Is this true? If yes then any other way I could configure the alert based on my requirements provided SW must be actively scanning the servers for all this alerts.

  • I don't specifically know the answer you need and I'm not the best at understanding the logic behind building alerts, but I suspect your"Evaluation Frequency if Alerts set to 4hrs" is the issue.

    As it stands, what I understand your alert is saying is:

    "check every 4hrs" and if it alert trigger condition (whatever you've configured) is matched then trigger.

    Which is not what you want. I suspect what you need to do is investigate the trigger "reset condition" and have it reset after x hours, where x = 4 -we have never used this section so I don't know if this is what you need. But for me the logoc works like this:

    • Evaluate every minute
    • If condition(s) are met then trigger alert
    • The alert is reset after 4hrs
    • At which point, if condition still exists then when it is next evaluated (1m) it will re-trigger

    Others may know a better way.

  • Hi ,

    like  mentioned the issue is the evaluation time of the Alert. This setting defines, how often the alert trigger conditions are checked against the solarwinds database.

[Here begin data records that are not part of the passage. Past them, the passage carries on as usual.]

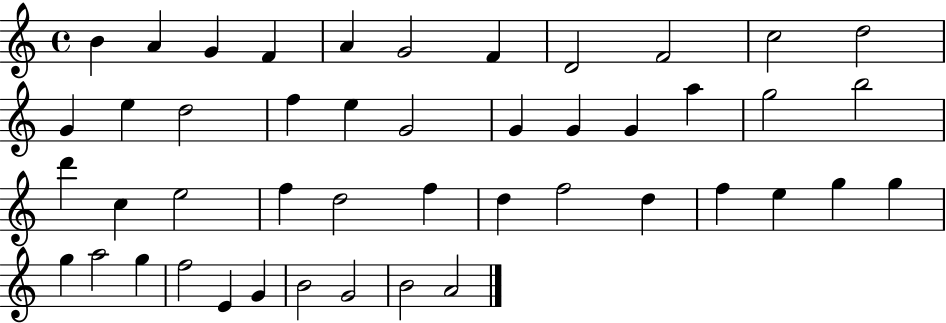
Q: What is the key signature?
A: C major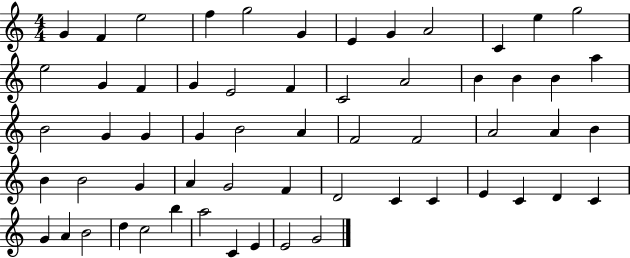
G4/q F4/q E5/h F5/q G5/h G4/q E4/q G4/q A4/h C4/q E5/q G5/h E5/h G4/q F4/q G4/q E4/h F4/q C4/h A4/h B4/q B4/q B4/q A5/q B4/h G4/q G4/q G4/q B4/h A4/q F4/h F4/h A4/h A4/q B4/q B4/q B4/h G4/q A4/q G4/h F4/q D4/h C4/q C4/q E4/q C4/q D4/q C4/q G4/q A4/q B4/h D5/q C5/h B5/q A5/h C4/q E4/q E4/h G4/h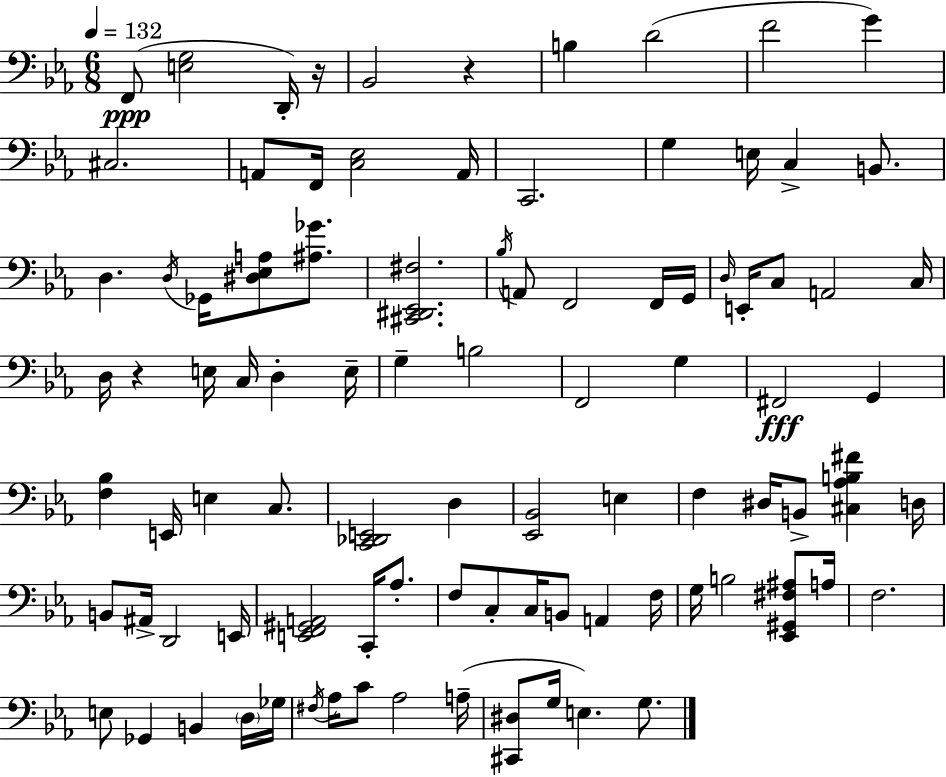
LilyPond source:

{
  \clef bass
  \numericTimeSignature
  \time 6/8
  \key ees \major
  \tempo 4 = 132
  f,8(\ppp <e g>2 d,16-.) r16 | bes,2 r4 | b4 d'2( | f'2 g'4) | \break cis2. | a,8 f,16 <c ees>2 a,16 | c,2. | g4 e16 c4-> b,8. | \break d4. \acciaccatura { d16 } ges,16 <dis ees a>8 <ais ges'>8. | <cis, dis, ees, fis>2. | \acciaccatura { bes16 } a,8 f,2 | f,16 g,16 \grace { d16 } e,16-. c8 a,2 | \break c16 d16 r4 e16 c16 d4-. | e16-- g4-- b2 | f,2 g4 | fis,2\fff g,4 | \break <f bes>4 e,16 e4 | c8. <c, des, e,>2 d4 | <ees, bes,>2 e4 | f4 dis16 b,8-> <cis aes b fis'>4 | \break d16 b,8 ais,16-> d,2 | e,16 <e, f, gis, a,>2 c,16-. | aes8.-. f8 c8-. c16 b,8 a,4 | f16 g16 b2 | \break <ees, gis, fis ais>8 a16 f2. | e8 ges,4 b,4 | \parenthesize d16 ges16 \acciaccatura { fis16 } aes16 c'8 aes2 | a16--( <cis, dis>8 g16 e4.) | \break g8. \bar "|."
}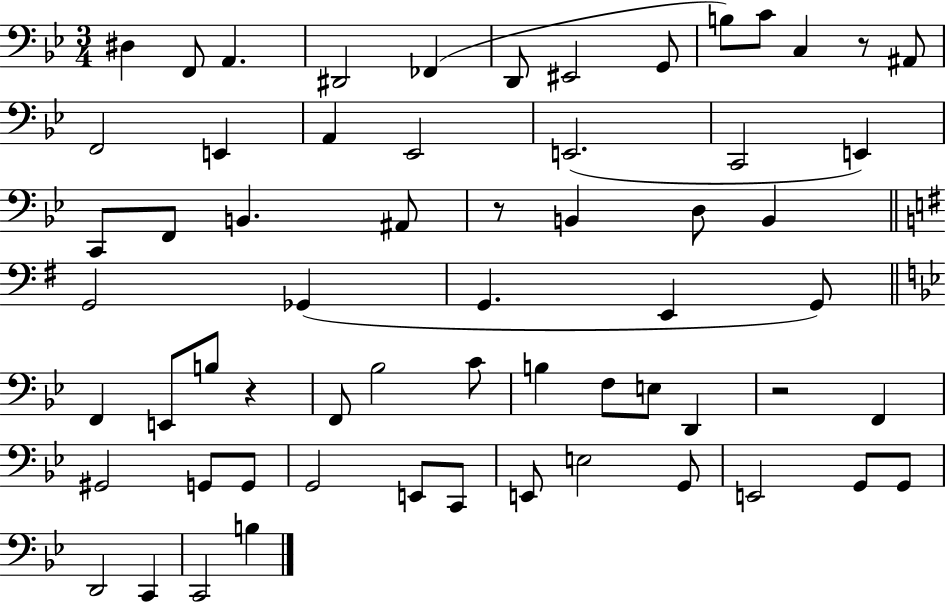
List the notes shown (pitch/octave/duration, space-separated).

D#3/q F2/e A2/q. D#2/h FES2/q D2/e EIS2/h G2/e B3/e C4/e C3/q R/e A#2/e F2/h E2/q A2/q Eb2/h E2/h. C2/h E2/q C2/e F2/e B2/q. A#2/e R/e B2/q D3/e B2/q G2/h Gb2/q G2/q. E2/q G2/e F2/q E2/e B3/e R/q F2/e Bb3/h C4/e B3/q F3/e E3/e D2/q R/h F2/q G#2/h G2/e G2/e G2/h E2/e C2/e E2/e E3/h G2/e E2/h G2/e G2/e D2/h C2/q C2/h B3/q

    So if you set it to 10 minutes, solarwinds will check every 10 minutes if the alert trigger conditions are met.

    However, if you set the option "condition must exist for x" keep in mind its only checked against the solarwinds database.

    So by default solarwinds polls CPU every 10 minutes, so the value in the database wont change for 10 minutes, so it makes the "condition must exist for 1 minute" quite obsolete.

    So you could lower the pollinginterval for CPU/memory but i wouldnt recommend that, because it will put a much higher load on your solarwinds-installation!!!

    Or you need to adjust requirements. If we stick to the 10 minutes polling interval, i would recommend to set the "condition must exist for x"

    to 22 minutes. So you get atleast 2 polling intervals and if the cpu is still above your trigger condition of >70% it will trigger the alert.

    I would set up your alert like this:

    Evaluation Frequency of Alert - 1 minutes

    trigger conditions how you need them (CPU >70%)

    "condition must exist for x" - 22 minutes

    And to keep your engineers informed every 4 hours as long as the alert is active, on the trigger action tab where you configure your alert actions like sending an email, please look at the "execution options".

    Here you can set the action to be executed every 4 hours.

    Best Regards

    Rene

  • >> Here you can set the action to be executed every 4 hours.

    Ah yes, I'd forgotten that you can do escalations further into the alert, and it's probably the best place to do so.

  • Thanks all! 

    Here's the changes I've made, evaluate the alert change to 5 mins, trigger condition must be in the condition for 1 mins.

    For email alerts, i made changes to the execution settings as below. This should ensure my email will be send every 4 hrs as long the condition is true right?

    Jason_TF_0-1600672284044.png

    If the engineers didn't acknowledge this alert, but the condition is no longer true. Will this action still sends email since the engineer didn't acknowledge it?

  • Hi  & ,

    Currently my alert is able to trigger, however it's causing quite a havoc as alot of the alerts that were triggered is false positive. Meaning, by the time my users login into Solarwind the node is no longer showing the issue.

    I wanted to try and set the continue must exist to 22mins but I have a concern here. Usually on a production system we can't afford to wait for 22mins before receiving the alerts, yes it will get rid of false positive alerts however if it's a legit issue, having the node sustain the issue for 22mins seems before alerting doesn't seems correct.

    Any idea how I can improve it?

  • What are your settings on the trigger condition screen?

    Typically we set the following to 2m. As in, the node, interface, etc must be down for 2m before it triggers

    stuartd_0-1603098807323.png

    For WAPs we don't really care about we set that figure to 60m down before alerting. It seems to me that this is where you need to do your 22m setting.